# [Set tasks]
• 1. In the tortoise forum thread, reproduce the passage that begins at the words "Sahara: 590 grams" and ends after the words "Sahara's getting bigger.".
• 2. Shorten the paragraph in the tortoise forum thread that begins "Cute little guys/girls!" into one brief sentence that keeps its main facts.
• 3. In the tortoise forum thread, what weight is given for Mojave in the update dated Jul 12, 2015?

# [Excerpt to read]

============================================================

Thank you, ascott. I will be getting them separate enclosures soon, knock on wood, they are currently not causing problems for each other.


----------



## littleginsu (Oct 19, 2014)

Sahara: 292gm
Mojave: 250gm


----------



## verda (Oct 20, 2014)

Congrats on your new torts, they are both so pretty.


----------



## ZEROPILOT (Oct 20, 2014)

littleginsu, Is it a particularly slow growing species? My red foot seems close to that size at less than a year. My 3-4 year old is as big as a womans shoe. (Not mine..size14) I'm wondering if my redfooteds are supersizing because of the climate and food? Or are they faster growers, period. I know that they also have shorter life spans at 35ish years.


----------



## ALDABRAMAN (Oct 20, 2014)

~ They are beautiful!


----------



## littleginsu (Oct 29, 2014)

ZEROPILOT said:


> littleginsu, Is it a particularly slow growing species? My red foot seems close to that size at less than a year. My 3-4 year old is as big as a womans shoe. (Not mine..size14) I'm wondering if my redfooteds are supersizing because of the climate and food? Or are they faster growers, period. I know that they also have shorter life spans at 35ish years.


I actually do not know, sorry. These are my first desert tortoises. I am thinking, perhaps, they were not well taken care of by their previous owners, which might be why they are not very big and growing slowly. But honestly, that's just me guessing.


----------



## the_newzie (Nov 4, 2014)

littleginsu said:


> I actually do not know, sorry. These are my first desert tortoises. I am thinking, perhaps, they were not well taken care of by their previous owners, which might be why they are not very big and growing slowly. But honestly, that's just me guessing.


Cute little guys/girls! I'm interested in what you find out about their growth rate as my little desert tort seems to be on the small side and I'd like to know if he's on track developmentally.


----------



## bouaboua (Nov 4, 2014)

Sorry for the late Congrats to your new torts. They look so cute.


----------



## littleginsu (Jul 12, 2015)

I know it's been a while, just wanted to update the thread with current weights.

Sahara: 590 grams
Mojave: 564 grams

They have more than doubled their weight in 10 months.


----------



## Tidgy's Dad (Jul 13, 2015)

Photos please!
They're doing well and I know from experience the Sahara's getting bigger.


----------

============================================================

# [Data excerpts]
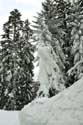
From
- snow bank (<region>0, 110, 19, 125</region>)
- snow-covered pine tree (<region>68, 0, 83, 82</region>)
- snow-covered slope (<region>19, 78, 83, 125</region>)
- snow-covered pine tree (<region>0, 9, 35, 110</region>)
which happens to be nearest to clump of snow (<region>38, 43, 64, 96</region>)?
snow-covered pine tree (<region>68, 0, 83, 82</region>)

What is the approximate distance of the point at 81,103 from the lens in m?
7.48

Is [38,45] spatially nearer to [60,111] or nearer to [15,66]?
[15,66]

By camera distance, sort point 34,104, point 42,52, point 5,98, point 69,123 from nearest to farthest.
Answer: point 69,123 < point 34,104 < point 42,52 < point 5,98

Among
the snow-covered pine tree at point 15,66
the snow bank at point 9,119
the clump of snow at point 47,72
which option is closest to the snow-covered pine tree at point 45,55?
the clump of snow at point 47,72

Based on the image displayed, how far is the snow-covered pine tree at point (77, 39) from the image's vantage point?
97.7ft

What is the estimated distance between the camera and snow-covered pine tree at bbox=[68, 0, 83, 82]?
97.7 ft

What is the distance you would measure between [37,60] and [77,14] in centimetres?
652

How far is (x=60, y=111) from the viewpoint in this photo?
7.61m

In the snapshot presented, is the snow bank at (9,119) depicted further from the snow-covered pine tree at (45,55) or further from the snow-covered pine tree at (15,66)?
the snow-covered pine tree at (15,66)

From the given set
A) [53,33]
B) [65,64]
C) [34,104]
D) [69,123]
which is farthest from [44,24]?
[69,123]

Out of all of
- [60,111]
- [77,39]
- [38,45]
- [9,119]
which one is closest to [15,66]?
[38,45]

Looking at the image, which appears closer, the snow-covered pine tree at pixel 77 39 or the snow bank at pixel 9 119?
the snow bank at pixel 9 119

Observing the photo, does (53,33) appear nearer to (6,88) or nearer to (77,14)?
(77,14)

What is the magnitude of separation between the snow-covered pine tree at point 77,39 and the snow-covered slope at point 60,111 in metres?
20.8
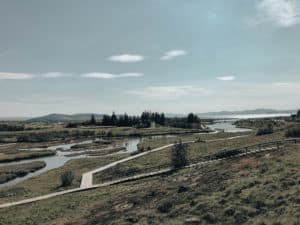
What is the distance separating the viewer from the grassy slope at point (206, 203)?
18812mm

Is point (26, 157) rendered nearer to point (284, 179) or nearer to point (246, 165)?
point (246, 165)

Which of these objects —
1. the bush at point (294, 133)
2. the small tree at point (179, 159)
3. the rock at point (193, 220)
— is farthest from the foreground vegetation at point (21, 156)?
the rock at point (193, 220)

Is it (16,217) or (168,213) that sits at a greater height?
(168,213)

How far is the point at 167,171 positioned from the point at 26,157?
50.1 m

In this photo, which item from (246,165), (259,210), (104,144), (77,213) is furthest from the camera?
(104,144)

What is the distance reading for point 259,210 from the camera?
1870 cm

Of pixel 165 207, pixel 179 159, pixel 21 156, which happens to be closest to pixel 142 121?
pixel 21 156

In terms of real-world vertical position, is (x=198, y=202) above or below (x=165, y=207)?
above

============================================================

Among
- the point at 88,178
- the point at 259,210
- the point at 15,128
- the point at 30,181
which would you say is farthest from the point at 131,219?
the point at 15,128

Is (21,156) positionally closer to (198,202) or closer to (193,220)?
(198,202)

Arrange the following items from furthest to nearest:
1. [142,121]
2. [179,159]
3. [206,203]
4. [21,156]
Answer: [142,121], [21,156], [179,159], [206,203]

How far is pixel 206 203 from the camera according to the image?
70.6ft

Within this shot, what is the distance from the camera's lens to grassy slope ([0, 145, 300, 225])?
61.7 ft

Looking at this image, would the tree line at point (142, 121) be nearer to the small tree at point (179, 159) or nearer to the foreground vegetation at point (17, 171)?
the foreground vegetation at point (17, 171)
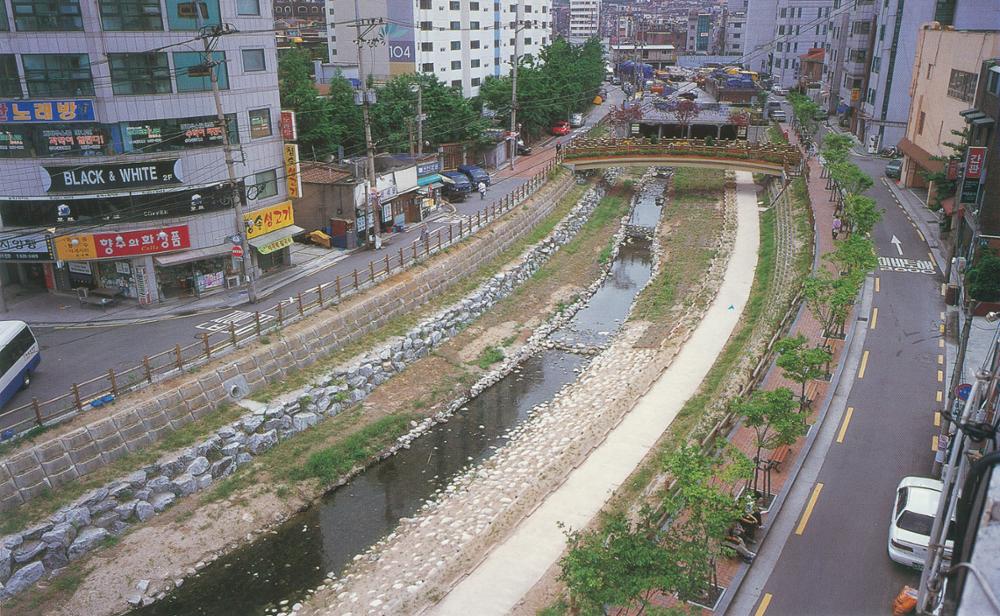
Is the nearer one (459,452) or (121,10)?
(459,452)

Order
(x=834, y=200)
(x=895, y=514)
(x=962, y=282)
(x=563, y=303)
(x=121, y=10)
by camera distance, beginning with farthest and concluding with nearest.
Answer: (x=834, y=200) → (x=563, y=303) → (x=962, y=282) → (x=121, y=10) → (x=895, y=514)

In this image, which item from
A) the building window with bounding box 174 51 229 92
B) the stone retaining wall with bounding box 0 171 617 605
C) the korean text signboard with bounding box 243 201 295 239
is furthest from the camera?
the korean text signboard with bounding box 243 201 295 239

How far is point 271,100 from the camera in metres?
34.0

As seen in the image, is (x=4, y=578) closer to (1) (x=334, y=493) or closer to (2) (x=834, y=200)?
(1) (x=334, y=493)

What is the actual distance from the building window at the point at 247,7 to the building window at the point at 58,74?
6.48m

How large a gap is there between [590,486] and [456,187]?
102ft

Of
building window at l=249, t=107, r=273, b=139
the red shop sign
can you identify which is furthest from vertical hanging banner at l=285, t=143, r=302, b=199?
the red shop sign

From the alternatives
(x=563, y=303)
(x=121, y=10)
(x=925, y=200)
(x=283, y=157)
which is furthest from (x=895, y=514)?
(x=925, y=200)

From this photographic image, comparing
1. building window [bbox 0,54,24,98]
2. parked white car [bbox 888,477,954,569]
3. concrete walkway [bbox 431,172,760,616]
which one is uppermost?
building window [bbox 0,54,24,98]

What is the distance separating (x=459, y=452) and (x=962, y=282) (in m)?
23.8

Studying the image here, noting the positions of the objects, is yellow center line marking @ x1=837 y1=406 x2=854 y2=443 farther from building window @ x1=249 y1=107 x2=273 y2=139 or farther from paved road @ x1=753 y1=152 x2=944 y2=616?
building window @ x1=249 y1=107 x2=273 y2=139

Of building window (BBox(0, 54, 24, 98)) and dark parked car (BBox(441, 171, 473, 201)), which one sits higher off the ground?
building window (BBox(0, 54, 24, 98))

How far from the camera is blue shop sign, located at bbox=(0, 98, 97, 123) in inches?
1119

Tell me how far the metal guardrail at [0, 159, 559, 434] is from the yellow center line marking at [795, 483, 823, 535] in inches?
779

============================================================

# [Task-by-task answers]
• 1.
Sahara: 590 grams
Mojave: 564 grams

They have more than doubled their weight in 10 months.


----------



## Tidgy's Dad (Jul 13, 2015)

Photos please!
They're doing well and I know from experience the Sahara's getting bigger.

• 2. The writer finds the tortoises cute and wants to hear about their growth rate, because the writer's own desert tortoise seems small and the writer wants to know whether he is on track developmentally.

• 3. 564 grams